Originalmente, conforme o testemunho do Antigo Testamento, a contribuição (na época em forma de dízimos) foi instituída como expressão de gratidão a Deus para duas finalidades fundamentais:
1. Garantir a manutenção do serviço religioso (Pregação, comunhão, evangelização, missão).
2. Partilhar com os necessitados (Diaconia)
Alguns textos bíblicos apontam para isso: Gn. 4.4; Gn. 14.18-20; Dt. 26.12-13; II Co. 9.6-8, entre outros.
Uma das formas de fazermos frente ao individualismo escravizante de nossa época é intensificarmos nossos encontros comunitários (contra toda a desculpa de falta de tempo, de engarrafamento de trânsito, de stress - coisas que não existem quando vamos à festa), seja em culto, em estudos bíblicos em participação nos grupos constituídos da Comunidade. É preciso reconhecer-se dependente do gracioso amor de Deus e, em consequência disso, manter um forte vínculo de comunhão e de solidariedade uns com os outros na Comunidade.

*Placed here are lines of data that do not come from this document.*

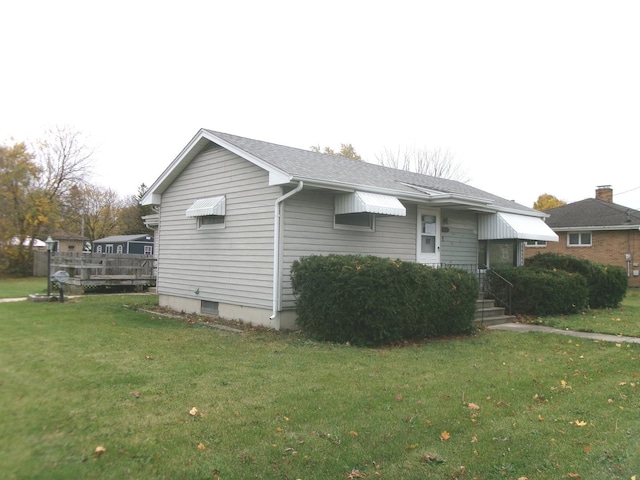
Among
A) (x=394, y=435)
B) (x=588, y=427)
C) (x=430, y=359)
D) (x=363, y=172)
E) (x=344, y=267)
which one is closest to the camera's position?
(x=394, y=435)

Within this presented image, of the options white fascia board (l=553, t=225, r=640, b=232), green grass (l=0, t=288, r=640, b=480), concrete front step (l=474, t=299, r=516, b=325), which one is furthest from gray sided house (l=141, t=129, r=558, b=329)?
white fascia board (l=553, t=225, r=640, b=232)

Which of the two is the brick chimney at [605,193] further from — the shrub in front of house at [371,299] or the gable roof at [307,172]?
the shrub in front of house at [371,299]

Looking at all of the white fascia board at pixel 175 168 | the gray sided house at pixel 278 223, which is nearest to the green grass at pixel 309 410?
the gray sided house at pixel 278 223

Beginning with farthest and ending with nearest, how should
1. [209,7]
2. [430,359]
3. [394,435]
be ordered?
[209,7] < [430,359] < [394,435]

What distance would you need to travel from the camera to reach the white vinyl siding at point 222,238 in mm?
9977

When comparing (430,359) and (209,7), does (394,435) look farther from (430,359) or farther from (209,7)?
(209,7)

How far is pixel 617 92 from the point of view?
46.0 feet

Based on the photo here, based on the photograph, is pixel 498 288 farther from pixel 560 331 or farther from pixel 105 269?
pixel 105 269

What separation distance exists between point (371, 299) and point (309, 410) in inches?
141

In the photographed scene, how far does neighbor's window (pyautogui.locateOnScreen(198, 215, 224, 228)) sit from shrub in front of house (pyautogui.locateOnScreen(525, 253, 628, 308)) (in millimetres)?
9051

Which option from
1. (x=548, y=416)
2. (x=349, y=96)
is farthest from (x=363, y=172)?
(x=349, y=96)

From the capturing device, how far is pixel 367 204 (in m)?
9.84

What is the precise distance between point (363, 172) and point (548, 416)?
871cm

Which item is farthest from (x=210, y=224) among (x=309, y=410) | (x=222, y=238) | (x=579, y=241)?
(x=579, y=241)
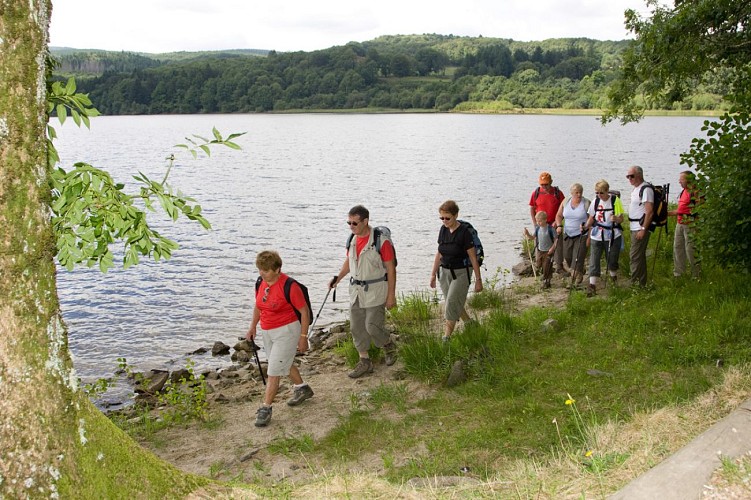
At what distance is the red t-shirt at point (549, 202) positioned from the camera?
13.7 meters

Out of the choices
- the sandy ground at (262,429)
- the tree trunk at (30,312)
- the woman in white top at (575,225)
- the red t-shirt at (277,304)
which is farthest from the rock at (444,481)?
the woman in white top at (575,225)

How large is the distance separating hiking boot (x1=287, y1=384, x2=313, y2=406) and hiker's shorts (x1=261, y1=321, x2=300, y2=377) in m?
0.78

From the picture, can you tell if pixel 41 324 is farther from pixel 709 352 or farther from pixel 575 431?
pixel 709 352

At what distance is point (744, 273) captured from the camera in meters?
10.2

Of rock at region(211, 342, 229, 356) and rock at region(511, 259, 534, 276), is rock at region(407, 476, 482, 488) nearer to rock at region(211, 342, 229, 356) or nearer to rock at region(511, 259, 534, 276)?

É preciso interagir e falar sobre os desafios, sobre os problemas, sobre as seduções de nossa época, que tentam nos escravizar e nos afastar uns dos outros, da família e da Comunidade para uma solidão e uma dependência cada vez maior do consumismo desenfreado. Diz um ditado que a gente tem domínio sobre aqui que expressa pelas palavras (se eu consigo falar sobre os meus medos, eu tenho domínio sobre eles - se eu identifico o que tenta me escravizar, eu resisto). É preciso falar mais sobre o que está acontecendo ao nosso redor e nos afetando diretamente, prejudicando nossa comunhão matrimonial, familiar e comunitária. E descobrir juntos, a partir do evangelho, jeitos de resistir, de fazer frente aos desafios, tornando-nos cada vez mais o fermento que leveda a massa.
É preciso resistir à ideia de que Igreja é assuntos secundário, descartável, de que contribuição (oferta) não é prioridade, de que solidariedade é para os ingênuos. Quem pensa e age assim é levado cada vez mais para uma vida de solidão, de vazio existencial, de dependência do consumismo - pois tenta compensar o vazio com coisas materiais. Talvez isso explique a existência de tantas separações, de tantas crises familiares e de tanta indiferença na vida de fé. Pois a vida só tem sentido quando vivida em comunhão. Seja no matrimônio, na vida familiar, na Comunidade - só seremos felizes se fizermos outros felizes. Por isso, a vida solidária e compartilhada é tão importante. É nisso que precisamos investir.
Sobretudo, precisamos sentir-nos carregados pelo amor de Deus - em qualquer situação - mesmo nos momentos mais difíceis. Isso faz de nós pessoas profundamente agradecidas e dispostas a contribuir para que nossa Comunidade seja nosso porto seguro e para que ela seja nossa expressão de amor ao próximo.
Que o amor e a bondade de Deus nos cativem e façam de nós um corpo unido e confiante - o corpo de Cristo. Amém.